• Requisitos das tarefas:
1/ Reproduza, sem alterações, a parte da seção do texto que vai de "A jurisprudência vem" a "SEGURADO. SENTENÇA MANTIDA.".
2/ De acordo com a seção do texto, quem foi o relator da apelação cível do TRF2 citada?

No caso sub exame, verifica-se que o estado do autor impõe risco acentuado para sua saúde, tendo em vista a gravidade do prognóstico, o que pode ocasionar outros prejuízos à integridade física do autor ou mesmo resultar em sua morte.

A jurisprudência vem a favor do autor:
“TRF2 - APELAÇÃO CIVEL: AC 404839 RJ 2005.50.01.005882-0 Relator(a): Desembargador Federal FREDERICO GUEIROS Julgamento: 11/05/2009 Órgão Julgador: SEXTA TURMA ESPECIALIZADA Publicação: DJU - Data:21/05/2009 - Página:92/100
SEGURO SAÚDE. REEMBOLSO DE HONORÁRIOS MÉDICOS. PROFISSIONAL NÃO CREDENCIADO. URGÊNCIA, RARIDADE E COMPLEXIDADE DA PATOLOGIA. EXISTÊNCIA DE PROFISSIONAL CREDENCIADO NÃO DEMONSTRADA. AFASTADA A LIMITAÇÃO DO REEMBOLSO PARA GARANTIR O TRATAMENTO ADEQUADO AO SEGURADO. SENTENÇA MANTIDA.
1 - Conquanto não haja abusividade em cláusulas que determinam a realização de cirurgias em hospitais e por médicos credenciados, está demonstrado nos autos a urgência, a gravidade, a dificuldade e complexidade do tratamento, a justificar a necessidade do especialista, indicado pelo neurocirurgião credenciado que primeiro atendeu o segurado.
2 - A Ré limitou-se a apontar Hospitais e profissionais, sem demonstrar minimamente que estariam aptos a executar os diversos procedimentos cirúrgicos que se farão necessários ao longo da vida do segurado.
3 - A aplicação da cláusula contratual limitadora de reembolso "livre escolha" só pode ser admitida se a escolha for efetivamente livre, ou seja, a rede credenciada deve estar apta a fornecer serviço por profissional de mesmo gabarito. De fato, a apelada encontra-se limitada em sua escolha pela raridade da patologia que exige intervenções cirúrgicas para extirpar tumores que surgem com crescimento acelerado no oitavo nervo do crânio, procedimento bastante delicado que exige do profissional habilidade ímpar. 4 em cláusulas contratuais distintas, cujo conflito se resolve pela ponderação. 5 - A mens legis ao prever a limitação para reembolso, buscou, além de manter a saúde financeira das administradoras de planos de saúde, limitar abusos no uso dos serviços médicos. Tal limitação não pode, contudo, impor risco de vida ao segurado, que não pode ser alijado do tratamento considerado mais adequado e preciso. 6 - Não há duvidas que se deve priorizar a função social do contrato e o princípio da boa-fé, já que não há qualquer excludente ao tratamento da neurofibromatose tipo II e não há especialista credenciado apto a assumir o tratamento. 7 - Recurso de Apelação improvido. Agravo interno prejudicado.”- Se de um lado temos o princípio da força obrigatória dos contratos, de outro, temos a dignidade e vida da pessoa humana, expressos concretamente

Note-se que nas hipóteses de internamento, como é o caso em análise, o plano de saúde deve garantir a internação desde a admissão do paciente até a sua alta visando à preservação da vida, órgãos e funções do paciente não tem exceção, devendo abarcar os honorários do profissional habilitado para realizar o procedimento, no caso, o médico responsável pelo acompanhamento do estado clínico do autor, devendo seguir a condição especial estipulada porque não pode ser sacrificada uma vida diante da situação emergencial em que se encontrava, nem sido imposto ao autor, de maneira surpreendente, o ônus de suportar as despesas oriundas de tratamento de urgência.

• Entradas fornecidas:
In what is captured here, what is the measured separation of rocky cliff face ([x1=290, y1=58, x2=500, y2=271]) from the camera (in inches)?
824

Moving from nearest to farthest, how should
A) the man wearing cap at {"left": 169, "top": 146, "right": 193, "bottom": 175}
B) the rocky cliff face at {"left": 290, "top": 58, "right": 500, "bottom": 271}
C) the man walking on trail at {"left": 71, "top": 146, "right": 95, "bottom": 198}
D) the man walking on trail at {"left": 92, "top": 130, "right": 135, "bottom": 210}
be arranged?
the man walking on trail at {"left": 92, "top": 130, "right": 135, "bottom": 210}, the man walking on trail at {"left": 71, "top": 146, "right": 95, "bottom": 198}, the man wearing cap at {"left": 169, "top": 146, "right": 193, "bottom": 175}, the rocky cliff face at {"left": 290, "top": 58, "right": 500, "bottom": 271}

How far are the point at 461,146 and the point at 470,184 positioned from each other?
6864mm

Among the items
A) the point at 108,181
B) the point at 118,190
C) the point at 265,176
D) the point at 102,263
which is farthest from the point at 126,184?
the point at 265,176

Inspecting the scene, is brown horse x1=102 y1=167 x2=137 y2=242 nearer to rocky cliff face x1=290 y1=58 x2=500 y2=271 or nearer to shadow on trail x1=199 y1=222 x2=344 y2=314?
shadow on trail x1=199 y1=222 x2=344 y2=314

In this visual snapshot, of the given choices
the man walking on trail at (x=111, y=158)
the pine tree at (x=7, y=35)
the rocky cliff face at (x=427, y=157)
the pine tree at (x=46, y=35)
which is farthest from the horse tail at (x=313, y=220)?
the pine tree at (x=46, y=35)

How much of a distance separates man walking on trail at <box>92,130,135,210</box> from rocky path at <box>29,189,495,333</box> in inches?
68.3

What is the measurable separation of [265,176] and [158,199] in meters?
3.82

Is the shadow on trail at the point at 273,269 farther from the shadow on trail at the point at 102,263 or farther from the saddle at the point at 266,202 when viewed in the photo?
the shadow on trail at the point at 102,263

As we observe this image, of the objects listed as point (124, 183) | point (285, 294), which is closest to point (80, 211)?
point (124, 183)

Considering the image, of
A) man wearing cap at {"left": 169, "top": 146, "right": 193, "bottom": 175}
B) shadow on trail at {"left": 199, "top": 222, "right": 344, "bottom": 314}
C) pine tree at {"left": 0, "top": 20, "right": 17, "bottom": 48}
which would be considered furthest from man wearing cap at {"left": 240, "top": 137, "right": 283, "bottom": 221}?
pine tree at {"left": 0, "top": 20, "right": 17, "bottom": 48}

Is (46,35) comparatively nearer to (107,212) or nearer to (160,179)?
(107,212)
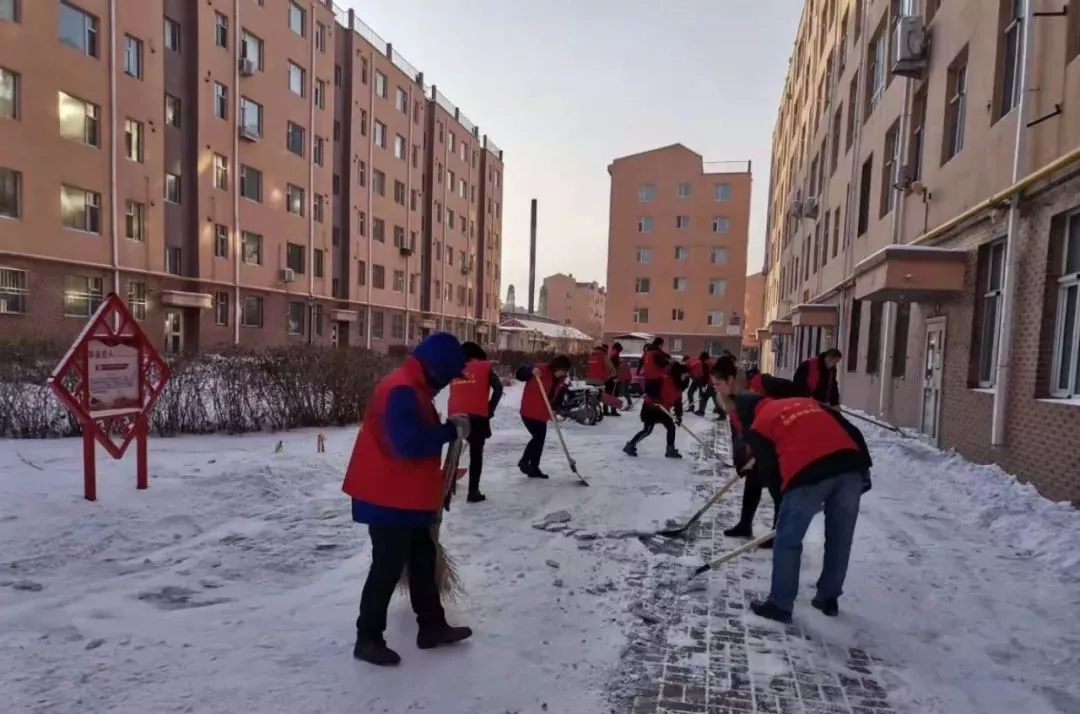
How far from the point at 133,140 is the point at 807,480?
926 inches

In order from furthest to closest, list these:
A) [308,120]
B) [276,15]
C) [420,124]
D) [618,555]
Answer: [420,124] < [308,120] < [276,15] < [618,555]

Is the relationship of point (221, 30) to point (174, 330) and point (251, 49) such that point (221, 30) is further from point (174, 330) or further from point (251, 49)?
point (174, 330)

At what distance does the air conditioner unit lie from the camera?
1120 centimetres

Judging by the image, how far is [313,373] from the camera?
8.87 meters

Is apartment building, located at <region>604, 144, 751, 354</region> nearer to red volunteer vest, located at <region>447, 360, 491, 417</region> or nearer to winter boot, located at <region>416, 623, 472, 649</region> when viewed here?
red volunteer vest, located at <region>447, 360, 491, 417</region>

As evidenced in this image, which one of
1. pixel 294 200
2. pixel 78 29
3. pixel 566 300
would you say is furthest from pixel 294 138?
pixel 566 300

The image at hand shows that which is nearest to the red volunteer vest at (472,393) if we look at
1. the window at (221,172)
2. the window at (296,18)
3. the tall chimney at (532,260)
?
the window at (221,172)

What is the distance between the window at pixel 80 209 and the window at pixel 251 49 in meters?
9.14

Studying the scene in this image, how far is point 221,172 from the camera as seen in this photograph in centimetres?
2447

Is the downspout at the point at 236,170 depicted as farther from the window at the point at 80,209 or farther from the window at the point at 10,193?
the window at the point at 10,193

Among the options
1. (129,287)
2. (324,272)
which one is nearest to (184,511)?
(129,287)

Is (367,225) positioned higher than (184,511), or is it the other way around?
(367,225)

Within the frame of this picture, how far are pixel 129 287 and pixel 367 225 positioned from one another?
15718 millimetres

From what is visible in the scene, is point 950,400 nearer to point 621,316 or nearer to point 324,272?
point 324,272
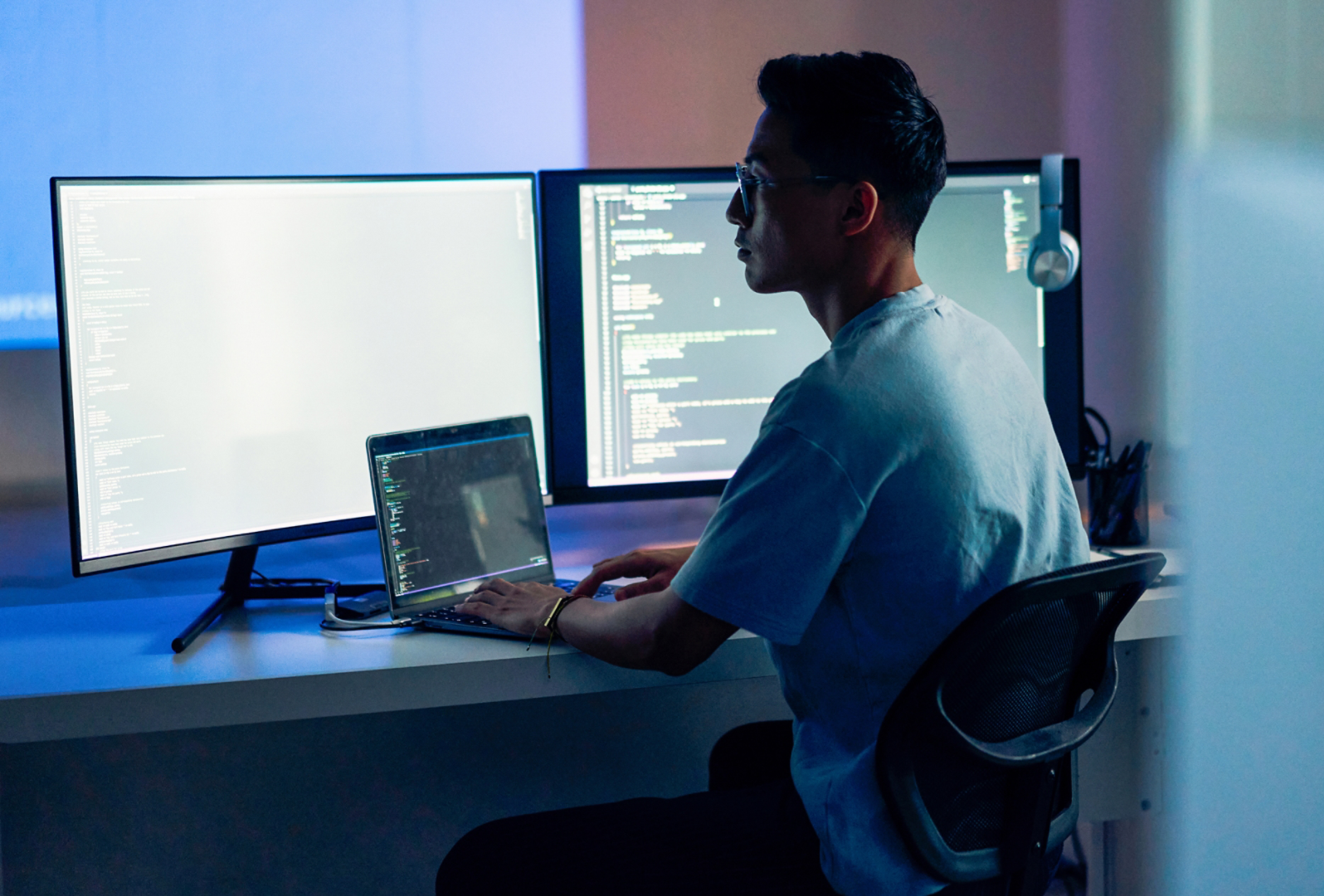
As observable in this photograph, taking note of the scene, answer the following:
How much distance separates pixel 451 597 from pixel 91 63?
101 centimetres

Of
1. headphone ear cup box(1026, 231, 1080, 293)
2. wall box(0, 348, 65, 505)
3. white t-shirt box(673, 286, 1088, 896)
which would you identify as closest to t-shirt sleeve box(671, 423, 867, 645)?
white t-shirt box(673, 286, 1088, 896)

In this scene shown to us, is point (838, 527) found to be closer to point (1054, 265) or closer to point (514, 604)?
point (514, 604)

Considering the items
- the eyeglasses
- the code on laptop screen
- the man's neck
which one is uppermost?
the eyeglasses

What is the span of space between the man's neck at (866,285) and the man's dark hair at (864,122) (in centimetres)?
4

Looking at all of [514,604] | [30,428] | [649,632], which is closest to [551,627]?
[514,604]

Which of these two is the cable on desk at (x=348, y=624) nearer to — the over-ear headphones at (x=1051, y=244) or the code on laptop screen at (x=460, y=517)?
the code on laptop screen at (x=460, y=517)

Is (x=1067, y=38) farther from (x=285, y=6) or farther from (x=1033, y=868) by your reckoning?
(x=1033, y=868)

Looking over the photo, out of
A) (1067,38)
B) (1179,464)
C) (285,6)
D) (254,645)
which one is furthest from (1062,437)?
(285,6)

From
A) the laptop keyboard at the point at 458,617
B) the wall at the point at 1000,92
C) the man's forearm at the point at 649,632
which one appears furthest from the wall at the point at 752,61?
the man's forearm at the point at 649,632

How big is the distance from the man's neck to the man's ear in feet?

• Respostas às tarefas:
1/
A jurisprudência vem a favor do autor:
“TRF2 - APELAÇÃO CIVEL: AC 404839 RJ 2005.50.01.005882-0 Relator(a): Desembargador Federal FREDERICO GUEIROS Julgamento: 11/05/2009 Órgão Julgador: SEXTA TURMA ESPECIALIZADA Publicação: DJU - Data:21/05/2009 - Página:92/100
SEGURO SAÚDE. REEMBOLSO DE HONORÁRIOS MÉDICOS. PROFISSIONAL NÃO CREDENCIADO. URGÊNCIA, RARIDADE E COMPLEXIDADE DA PATOLOGIA. EXISTÊNCIA DE PROFISSIONAL CREDENCIADO NÃO DEMONSTRADA. AFASTADA A LIMITAÇÃO DO REEMBOLSO PARA GARANTIR O TRATAMENTO ADEQUADO AO SEGURADO. SENTENÇA MANTIDA.

2/ O Desembargador Federal Frederico Gueiros.